Michael Brokos, a recent poetry alum of BU's Creative Writing programReflecting on his time at BU, Brokos says the MFA program was "hugely positive." The opportunity to workshop poems two or more times a week within "a dedicated community of practicing writers exposed me to a wide range of values and approaches," he says. "I was also able to try new things and gauge reactions in quick succession." More than anything, BU professors gave him a better understanding "of what a poem needs in order to hold together." He also says that being given the chance to design and teach creative writing courses at BU and Boston Arts Academy while he was in the program gave him an opportunity "to test my opinions and perspectives on what constitutes good and great writing."

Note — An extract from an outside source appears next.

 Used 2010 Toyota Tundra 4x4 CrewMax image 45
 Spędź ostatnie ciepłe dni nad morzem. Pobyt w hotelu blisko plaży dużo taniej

Now an instructional coach at Johns Hopkins University, where he teaches writing courses and workshops and manages the university's writing and tutoring center, Brokos urges students contemplating a career as a poet to spend as much time reading and writing poetry as possible, while not neglecting other avenues of learning.

"First of all, you will need to do something else besides writing poems to generate income," he says. "But more important, the more broadly you are able to learn and think, the better your art will be."

Also speaking at tonight's Faculty Reading are novelist Leslie Epstein, a CAS professor of English, and novelist, essayist, and short story writer Sigrid Nunez, a lecturer in the Creative Writing Program.

The annual Creative Writing Program Faculty Reading is tonight, Tuesday, April 5, at the Florence & Chafetz Hillel House, 213 Bay State Rd., fourth floor, at 7 p.m. The event is free and open to the public.